Sorry if it read that way. I have no vested interest in convincing anyone of 
any VCS tools' superiority over any other.

(I do, however, reject the idea you sometimes hear put forth that any tool at 
all can be the best in some situations, and so it's pointless to ever argue 
about relative merits. There are tools that are strictly better than other 
tools. git isn't one of them, but they do exist and dismissing the inferior 
tool isn't "religion" in such cases, it's an honest analysis and sysadmins 
should be aware of those cases so they don't waste their time on obsolete 
products.) 

Yves made a definitive statement about a shortcoming of newer tools of which I 
wasn't aware. I'd like to hear more so that if I'm ever in the position of 
needing to version control a lot of binary files I'll know the pitfalls.

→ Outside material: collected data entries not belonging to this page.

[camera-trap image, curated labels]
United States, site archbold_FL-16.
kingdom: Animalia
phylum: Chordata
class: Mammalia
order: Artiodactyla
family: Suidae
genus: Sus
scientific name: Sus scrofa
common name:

Brian Mathis <brian.mat...@gmail.com> wrote:

>Please don't start a "which VCS is better even though I know it's git"
>war.  All we need to talk about are which options are out there, which
>I believe we have already done, and then allow the OP to make the
>right decision based on their own requirements.
>
>
>On Thu, May 6, 2010 at 3:22 PM, Trey Harris <t...@lopsa.org> wrote:
>> Yves,
>>
>> Why do you say to use old-fashioned tools for storing binaries? In my 
>> experience, git does a fine job managing binaries. You can even set an 
>> attribute to tell git what tool to use instead of diff to compare revisions 
>> of binaries (if such a tool is available to dump the file into text form).